> Texto fornecido:
Mishpatím, a parashá desta semana, é apresentada por Gunther Plaut como sendo praticamente um código de lei autônomo – Sefer haBrit (Livro da Aliança), como é referido em Êxodo 24:7. Tanto que suas primeiras palavras (“Estas são as normas…”) evocam a introdução de Devarim (“Estas são as palavras…”), um livro considerado uma Torá em si mesmo. 

Esse conjunto de normas constitui uma verdadeira vanguarda em termos de normas de convivência. A responsabilidade civil é ricamente detalhada nas descrições do cuidado com o boi próprio ou alheio [21:28-37], a reparação do dano temporário e permanente [21:19, 21:23]; a proibição de enganar ou oprimir o estrangeiro [22:20, 23:9], a condenação às fakenews [23:1] e ao falso testemunho [23:2]; a responsabilidade social pelos menos favorecidos [23:11]; e a lista segue. Praticamente a melhor versão do monoteísmo ético se encontra em Mishpatím. Para uma sociedade na qual até mesmo a escravidão era naturalizada, a Torá parece orientar-nos a uma busca pela humanização das práticas existentes.

Em meio a tanta regra que fornece o espírito das leis aos nossos sistemas legais civil e criminal nas esferas trabalhista, previdenciária, de família etc., uma norma muito incômoda e nada explicativa acabou dando margem para um outro sistema legal, o Tribunal do Santo Ofício (conhecido como Tribunal da Inquisição), instituído pelo papa Gregório IX em 1233. A referência em questão é ao versículo “Você não tolerará uma feiticeira” [22:17], que em uma tradução livre, pode ser lida como “Não deixarás viva uma bruxa”. 

No contexto da Idade Média, as bruxas eram parteiras, enfermeiras, médicas. Mulheres que, por seu conhecimento no uso de plantas medicinais para curar doenças, eram portadoras de um estimado poder social. No campo político, o ícone da bruxa é Joana D’arc, a camponesa de 17 anos que, em 1429, comandou o exército francês na luta contra a ocupação inglesa. O feminicídio produzido pela ‘caça às bruxas’ durou mais de 4 séculos e levou à fogueira milhares de mulheres que, por seus conhecimentos médicos e botânicos, ou mesmo por sua liderança política ou religiosa, exerciam um contrapoder ao patriarcado sendo, portanto, uma ameaça ao status quo.

> Material fornecido:

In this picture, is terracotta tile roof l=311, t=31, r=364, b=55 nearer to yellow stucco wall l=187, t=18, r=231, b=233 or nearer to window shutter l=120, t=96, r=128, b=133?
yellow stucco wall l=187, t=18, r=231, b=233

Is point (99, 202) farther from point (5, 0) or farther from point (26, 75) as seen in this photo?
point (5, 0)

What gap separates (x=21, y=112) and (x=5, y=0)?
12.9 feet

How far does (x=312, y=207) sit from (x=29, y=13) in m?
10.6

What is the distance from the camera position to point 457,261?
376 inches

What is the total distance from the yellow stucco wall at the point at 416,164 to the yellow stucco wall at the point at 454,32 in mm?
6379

> Conjunto de tarefas:
1. No texto sobre a parashá Mishpatím, reescreva em forma de lista o parágrafo que começa com "Esse conjunto de normas constitui", preservando seus fatos principais.
2. Dê prosseguimento ao texto sobre a parashá Mishpatím a partir do ponto em que ele termina.

> Respostas às tarefas:
1.
- O conjunto de normas é uma vanguarda em normas de convivência.
- A responsabilidade civil é detalhada em vários pontos:
  - o cuidado com o boi próprio ou alheio [21:28-37];
  - a reparação do dano temporário e permanente [21:19, 21:23];
  - a proibição de enganar ou oprimir o estrangeiro [22:20, 23:9];
  - a condenação às fakenews [23:1] e ao falso testemunho [23:2];
  - a responsabilidade social pelos menos favorecidos [23:11].
- Em Mishpatím se encontra praticamente a melhor versão do monoteísmo ético.
- Numa sociedade que naturalizava até a escravidão, a Torá parece orientar à humanização das práticas existentes.

2.
Paradoxalmente à figura demoníaca da bruxa (exclusivamente no feminino), que sequer merece viver, a mesma parashá traz uma figura literalmente angelical (no masculino): “Eu estou enviando um anjo diante de você para guardá-lo no caminho e guiá-lo até o lugar que deixei preparado” [23:20]. Parte da representação do masculino no imaginário coletivo aparece nos versículos que o seguem. Um anjo conhece o caminho e você deve segui-lo e ser-lhe obediente; não o desafie, pois ele não perdoará qualquer rebeldia. O conhecimento que pode conduzir à força e à violência contrasta com um conhecimento que cura. 

Apesar do texto incômodo e até indigesto de Ex. 22:17, me parece que é a intenção do intérprete o que conduz a tal ou qual interpretação. A rabina Esther Hugenholtz exorta a que enfrentemos esses textos difíceis com a coragem de olhar para o nosso lado sombrio, para logo embarcar em uma missão ainda mais difícil, que é extrair deles algum significado que possa servir à nossa humanidade. Somos responsáveis também pela maneira como endereçamos aquilo que lemos e estudamos.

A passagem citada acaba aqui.